You would likely forgive James Turley if he forgot for just a moment about the importance of individual people.
After all, as chairman and CEO of Ernst & Young, he is responsible for about 144,000 of them, a population larger than the country of Grenada.
So if he spoke about his people in terms of regions, or even in terms of countries, it would make sense. And yet to hear Turley tell it, multibillion-dollar market movement is created by thinking about individuals.
“When you think about our culture, we have a mindset of people first,” Turley says. “We actually think first in every business decision we make about the impact on our people, because the people are all we are. Every one of our assets, when they go home at night, we want to be the kind of place they want to come back to the next day.”
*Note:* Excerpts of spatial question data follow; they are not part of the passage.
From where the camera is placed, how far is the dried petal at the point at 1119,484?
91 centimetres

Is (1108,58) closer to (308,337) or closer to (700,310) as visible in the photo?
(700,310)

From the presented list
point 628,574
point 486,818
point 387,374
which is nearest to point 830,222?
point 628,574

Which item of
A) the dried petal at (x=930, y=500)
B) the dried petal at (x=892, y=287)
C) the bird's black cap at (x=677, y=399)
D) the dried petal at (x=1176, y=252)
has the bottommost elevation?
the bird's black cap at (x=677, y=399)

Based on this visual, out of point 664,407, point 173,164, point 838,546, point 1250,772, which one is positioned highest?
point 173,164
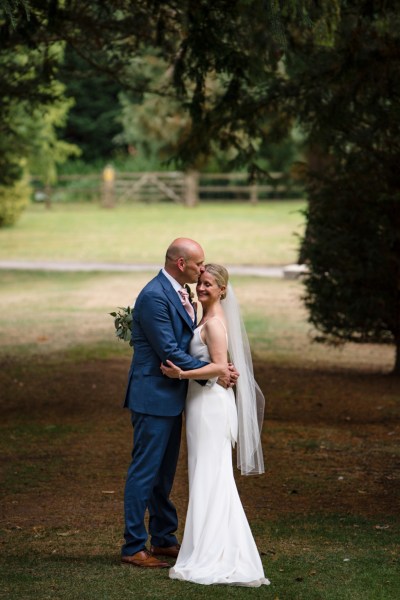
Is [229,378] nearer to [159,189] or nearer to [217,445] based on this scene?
[217,445]

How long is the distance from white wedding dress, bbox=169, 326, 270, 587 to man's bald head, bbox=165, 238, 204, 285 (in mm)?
336

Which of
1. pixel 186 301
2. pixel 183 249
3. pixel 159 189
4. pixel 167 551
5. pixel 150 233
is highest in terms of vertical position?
pixel 183 249

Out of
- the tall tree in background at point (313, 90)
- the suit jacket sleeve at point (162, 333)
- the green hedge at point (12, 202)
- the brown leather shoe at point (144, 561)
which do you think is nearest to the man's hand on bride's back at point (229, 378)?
the suit jacket sleeve at point (162, 333)

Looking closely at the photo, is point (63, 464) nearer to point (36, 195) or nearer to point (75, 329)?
point (75, 329)

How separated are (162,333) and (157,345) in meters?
0.07

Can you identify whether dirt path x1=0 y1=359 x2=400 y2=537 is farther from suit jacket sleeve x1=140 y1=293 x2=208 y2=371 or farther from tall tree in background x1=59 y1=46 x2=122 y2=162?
tall tree in background x1=59 y1=46 x2=122 y2=162

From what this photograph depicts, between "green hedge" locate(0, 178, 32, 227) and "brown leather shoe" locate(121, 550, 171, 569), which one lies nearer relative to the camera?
"brown leather shoe" locate(121, 550, 171, 569)

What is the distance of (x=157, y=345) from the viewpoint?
6.56 meters

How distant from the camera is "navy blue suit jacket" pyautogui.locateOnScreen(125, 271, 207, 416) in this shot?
21.6 feet

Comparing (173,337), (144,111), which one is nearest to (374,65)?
(173,337)

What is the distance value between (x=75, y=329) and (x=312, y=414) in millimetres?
7349

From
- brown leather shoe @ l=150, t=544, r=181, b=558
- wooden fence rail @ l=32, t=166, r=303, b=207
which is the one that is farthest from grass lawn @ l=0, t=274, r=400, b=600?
wooden fence rail @ l=32, t=166, r=303, b=207

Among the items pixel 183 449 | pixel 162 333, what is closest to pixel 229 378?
pixel 162 333

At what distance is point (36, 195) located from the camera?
59.0 meters
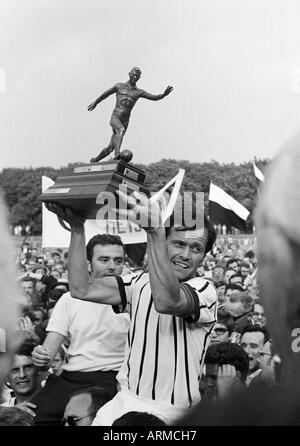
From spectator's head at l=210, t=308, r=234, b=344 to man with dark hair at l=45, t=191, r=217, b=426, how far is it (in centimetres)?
186

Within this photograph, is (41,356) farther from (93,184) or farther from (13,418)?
(93,184)

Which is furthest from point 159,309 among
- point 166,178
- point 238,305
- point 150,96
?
point 166,178

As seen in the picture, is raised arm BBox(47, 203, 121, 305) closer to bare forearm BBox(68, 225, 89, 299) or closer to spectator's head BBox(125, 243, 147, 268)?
bare forearm BBox(68, 225, 89, 299)

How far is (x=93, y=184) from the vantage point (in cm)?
279

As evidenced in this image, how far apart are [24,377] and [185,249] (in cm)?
167

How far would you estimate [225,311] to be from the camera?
19.2 feet

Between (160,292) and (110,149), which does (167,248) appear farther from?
(110,149)

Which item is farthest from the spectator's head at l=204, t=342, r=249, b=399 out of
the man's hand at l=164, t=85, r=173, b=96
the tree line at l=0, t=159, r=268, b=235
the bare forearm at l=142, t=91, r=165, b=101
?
the tree line at l=0, t=159, r=268, b=235

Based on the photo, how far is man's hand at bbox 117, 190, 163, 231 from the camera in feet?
8.70

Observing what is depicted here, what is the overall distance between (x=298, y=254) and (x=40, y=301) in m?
7.78

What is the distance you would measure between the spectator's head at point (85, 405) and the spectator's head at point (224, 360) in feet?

And what gets people back in the office each day is a sense of ownership that makes them feel like they’re an entrepreneur growing a business in their local community.
“It’s very important that we stay entrepreneurial in spite of our size,” Turley says. “When the outside world looks at Ernst & Young, they see us as being the most global, as having the best people culture, and, very importantly, they see us as being best at both serving entrepreneurs as well as being entrepreneurial ourselves.”
To keep that entrepreneurial feel, Turley has to trust that people can keep things moving without him having to sign off on every decision.
“You do that by empowering people to actually make decisions and do the right thing every day,” he says.
Global scale, local execution
That all sounds nice, but execution is, of course, the chariot of genius. Anybody can espouse the virtue of empowerment, but letting go of the reins can be tough.
Turley was in Cleveland in April for a Boy Scouts of America luncheon. He was the guest speaker and also got to spend plenty of time with Don Misheff, Northeast Ohio managing partner for Ernst & Young.
Misheff heads the local execution of Ernst & Young’s grand designs. He leads more than 1,000 people and was the committee chairman for the charity lunch. The event was the kind of touch point that has made Ernst & Young feel like a local shop. A company that’s spent 12 straight years on Fortune’s “100 Best Companies to Work For” list could likely do without having two top executives spending so much time in the marketplace, but the individuals outside the company are on both Misheff’s and Turley’s minds, too.
“I think keeping an open door, staying connected with our people, being engaged with them in daily activities in the community to understand what they’re dealing with from the market side of the house, that’s important,” Misheff says of being out in the local community. “The other thing, when we talk about entrepreneurship, it gets lost sometimes because people get too focused on size instead of style or culture.”
That culture is one that sees and understands that the local marketplace is where future employees are growing up and, ultimately, where global growth will be created. To Turley, opportunity is everywhere, and focusing on individuals instead of being trapped with the 30,000-foot level mindset of such a large organization is the most important thing he can do.
“At Ernst & Young we actually look at the world outside in terms of the potential that exists — the potential in people, in the companies out there, the potential in the community,” Turley says. “And we dedicate the skills we have to try to help others achieve that potential, so it’s very much community focused, very much focused on helping others. It’s something we do all around the world.”